Ocean acidification may adversely impact marine ecosystems and exacerbate global warming
“Oceans play an important part in the absorption of carbon dioxide”, however, because CO2 reacts with surface water, producing carbonic acid, excessive emissions of carbon dioxide caused by anthropogenic activity have been causing the global oceans to acidify since the pre-industrial era. “Oceans cover 71% of the Earth’s surface and deeply influence the ecology and climate. Thus, any changes in the marine environment will affect us too”. Ocean acidification is not only interconnected with global warming but may also further exacerbates it. Ocean acidification will cause phytoplankton to release less cloud-forming sulfur compounds back into the atmosphere, thus there will be fewer clouds to block the sunlight and cool the Earth’s surface. “Fewer clouds can exacerbate global warming”, explained Assistant Professor Lui.
Ocean acidification will also affect entire ecosystems, influencing the population of several marine organisms. The jellyfish bloom has been increasing in the past years, as jellyfish seem can stay well in warmer waters with a lower pH. Therefore, it possibly could be one of the dominant species in many places in the future. Other species, however, will decrease both in numbers and size. Shelled marine organisms, which shells are made of calcium carbonate, will grow smaller and smaller, and their shells will be thinner and thinner. “Some types of corals and foraminifera will grow slower in a more acidic environment; the shells of foraminifera will not grow well and may even dissolve if the seawater reaches a certain degree of acidification”, said Assistant Professor Lui.

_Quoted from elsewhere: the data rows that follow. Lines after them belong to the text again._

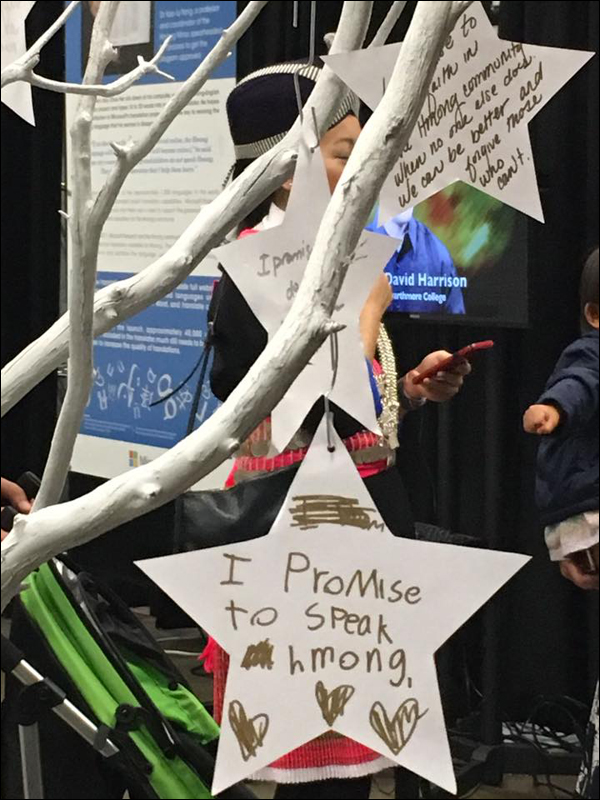 A table inviting exhibit attendees to leave a written promise to future generations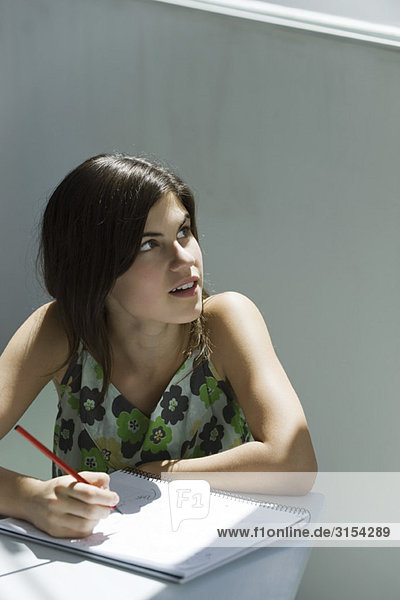 Teenagermädchen mit Stift und Notizbuch  Blick über die Schulter aus dem Fenster
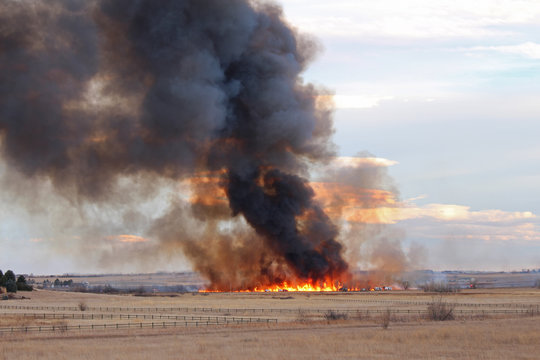 A wildfire in Colorado produces a plume of black smoke rising into the sky.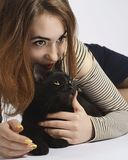 Flicka med den svarta busiga katten på vit nästan isolat arkivfoto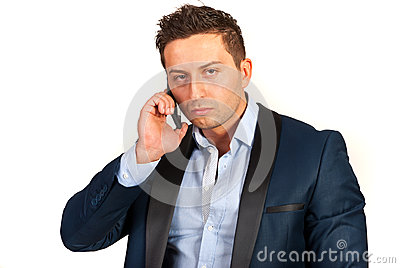 Unhappy business man on phone mobile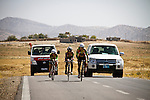 SULAIMANIYAH, IRAQ: Members of Newroz cycling club compete in team time trials in temperatures of over 30&ordm;C.  One of the team, Lavan, had a puncture and had to fall back and fix it before completing the time trial. Nyan Yassin is far left.<br /> <br /> Nyan Yassin, 24, is a professional competitive cyclist in Sulaimaniyah in the semi-autonomous region of Iraqi Kurdistan.  She is the captain of an all-female club called Newroz Club, which is the only cycling club for women in Sulaimaniyah, although there are other clubs around Iraq.  She trains and competes on roads that are badly surfaced and busy with traffic.<br /> <br /> Nyan was the first woman to start cycling in Sulaimaniyah.  She was always competitive and after trying her hand at different sports she settled on cycling.  She is now the top female cyclist in Iraq.  Her nickname is MigMig after the noise made by the cartoon character Roadrunner.<br /> <br /> Despite being clearly talented at her sport Nyan knows that in a couple of years she will have to get married and then abandon it as, in the traditional society that Kurdistan is, being a wife and a competitive sportswoman at the same time is not an option.<br /> <br /> Photo by Gona Hassan/Metrography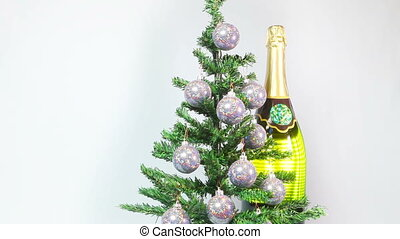 New Year's balls on a New Year tree and a huge bottle of...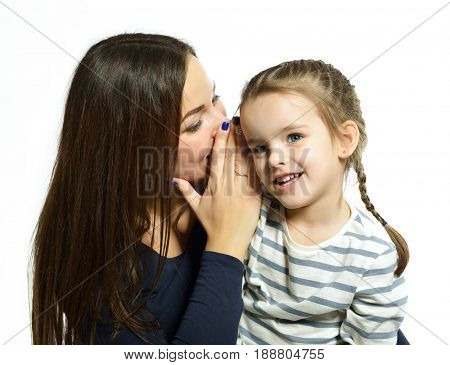 Women's secrets. Mom tells secret to her daughter. Family portrait. Happy mother with her cute little daughter posing at studio over white background.
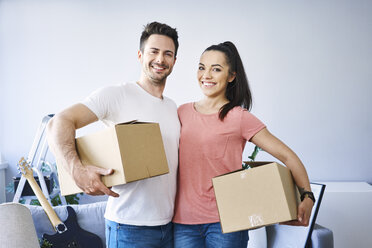Portrait of happy couple moving in - BSZF00396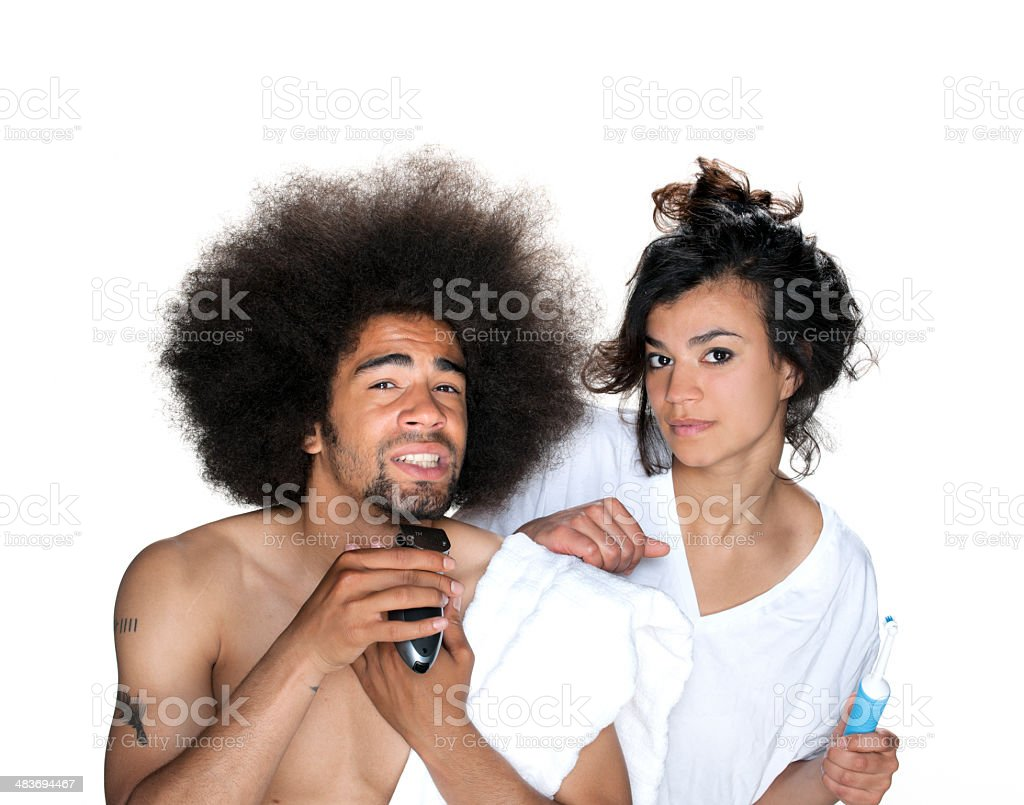 couple standing in bathroom with tooth brush and razor stock photo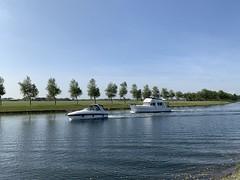 Image by Omroep Zeeland (63018044@N02) and image name Wilhelminadorp photo  about Door Erica van Leeuwen-de Bruijn, Kloetinge Heerlijk weer om het water op te gaan.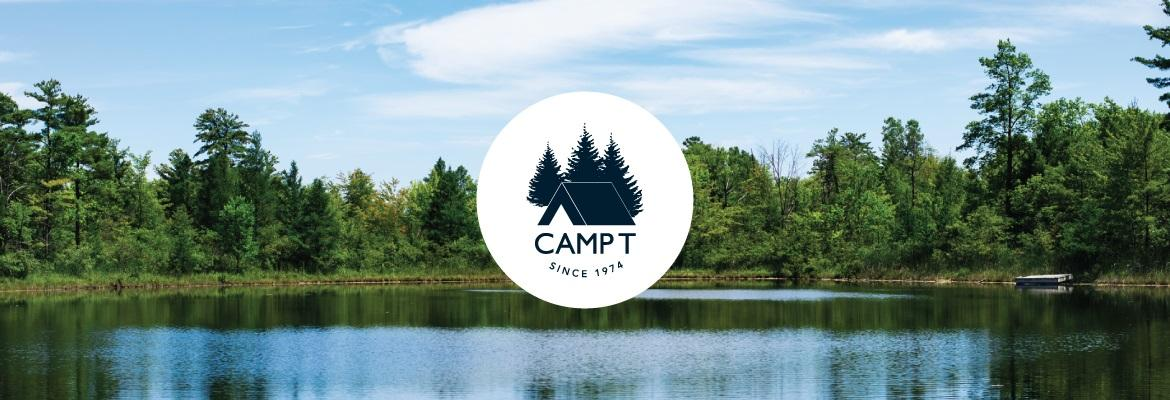 A small tree-lined lake on a sunny summer day with the Camp T logo overlaid in the middle.
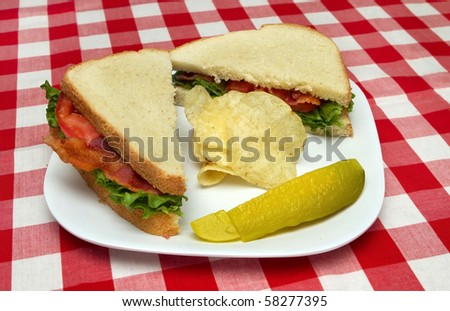 bacon, lettuce and tomato sandwich with potato chips and a pickle
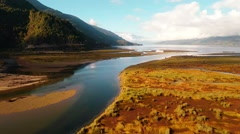 Aerial: Lake and river in patagonia mountains camera lift over reflective water Stock Footage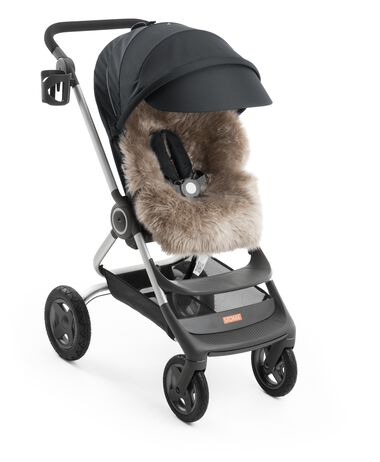 Stokke® Scoot™ Black, with Stokke® Sheepskin Lining, and Stokke® Stroller Cup Holder.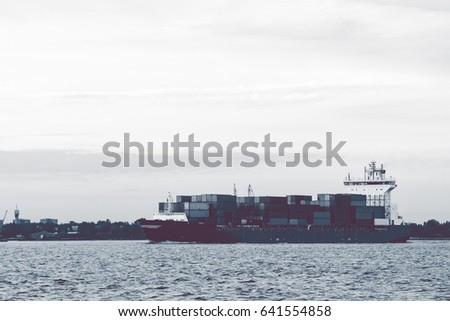Full container ship moving to Baltic sea. Riga, Latvia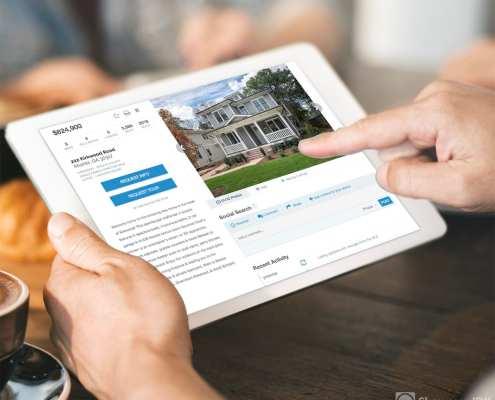 Man doing real estate property search on ipad using Showcase IDX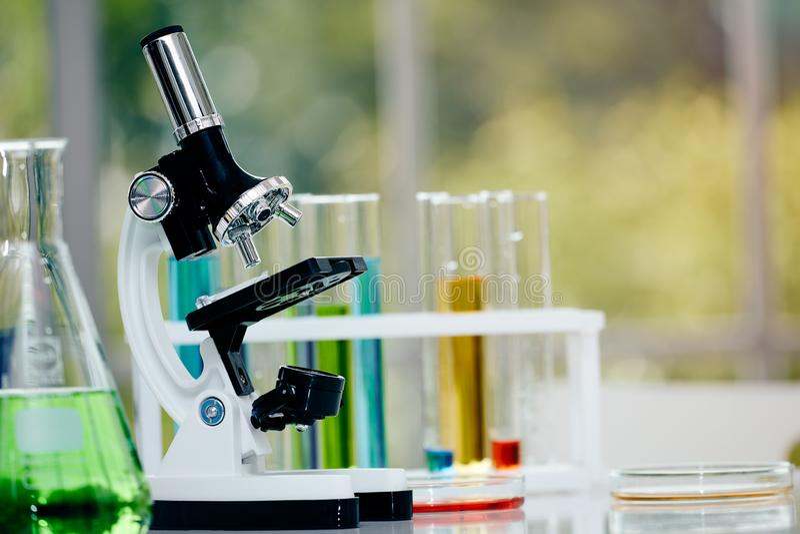 Mikroskop på tabellen med laboratoriumutrustning i kemisk labb royaltyfri fotografi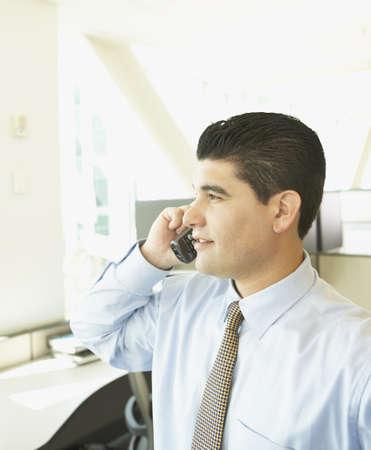 cubical: Hispanic businessman using telephone LANG_EVOIMAGES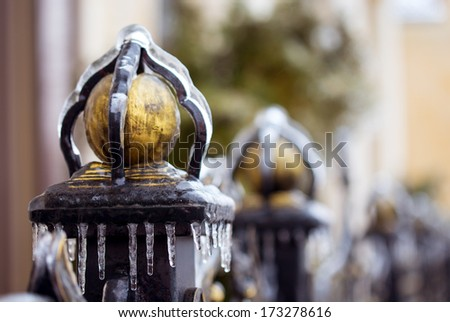fence frozen in ice, unexpected frosts - stock photo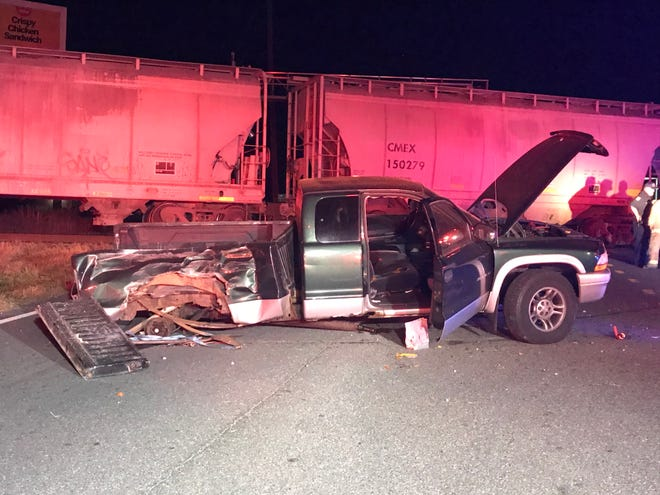 The driver of this pickup truck drove around a railroad crossing gate late Friday at County Road 25 and Baseline Road in Belleview. A northbound CSX train hit the vehicle, but neither the man nor his female passenger was injured.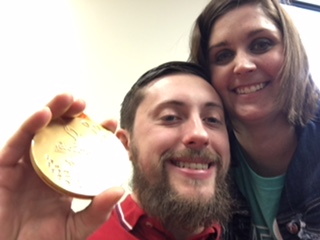John Gilbert (left) shows his gold medal, with MERIL's Lauren Lynch.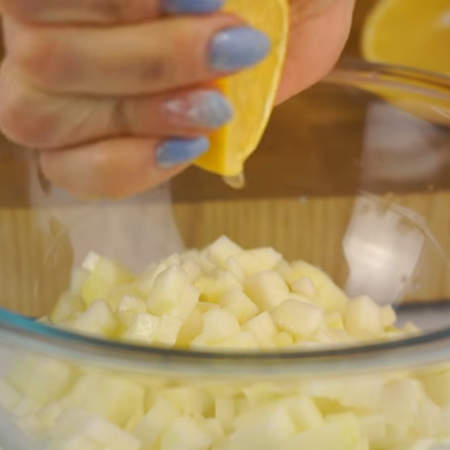 Порезанное яблоко кладем в миску и выдавливаем на него примерно столовую ложку лимонного сока. Это делается для того, чтобы яблоко не темнело. Яблоко с лимонным соком перемешиваем.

Scientists have been working on measures to alleviate ocean acidification and foster the growth of photosynthetic organisms. Waters in different regions of the world, particularly their surface waters, often lack various types of nutrients much needed by marine organisms. Scientists developed technologies to pump the nutritious deep-sea water to the surface for the nutrients to foster the growth of the organisms on the surface, where light can permeate and photosynthesis can occur. Another efficient technology is iron fertilization, which made the phytoplankton flourish in the iron-deficient waters of the Southern Ocean, absorbing more CO2 through photosynthesis.
Assistant Professor Hon-Kit Lui is a chemical oceanographer specializing in ocean acidification, biogeochemistry, carbonate chemistry, marine pollution, and global change. He is a member of NSYSU Aerosol Science Research Center and has participated in several international projects related to marine research, including Surface Ocean - Lower Atmosphere Study (SOLAS). Parts of his work now are the extensions of the goals of the Joint Global Ocean Flux Study (JGOFS) and the World Ocean Circulation Experiment (WOCE). Worth mentioning, NSYSU Vice President for Academic Affairs Professor Chon-Lin Lee is the Taiwan representative of SOLAS. Assistant Professor Lui was conferred several awards for his outstanding contribution to marine research, including the 5th Ocean Research Award from the Oceanographic Society of the Republic of China in 2019.
Assistant Professor Lui, together with the research team guided by Professor Li-Lian Liu and Professor Chen-Tung Arthur Chen of the Department of Oceanography, NSYSU, have recently published their research paper on “The significance of PM1 accumulation by biota in aquatic ecosystems and the potential risk to living organisms”. This is the first research proving that black carbon, produced in the burning of fossil fuels, can permeate to marine organisms and their offspring by maternal transfer.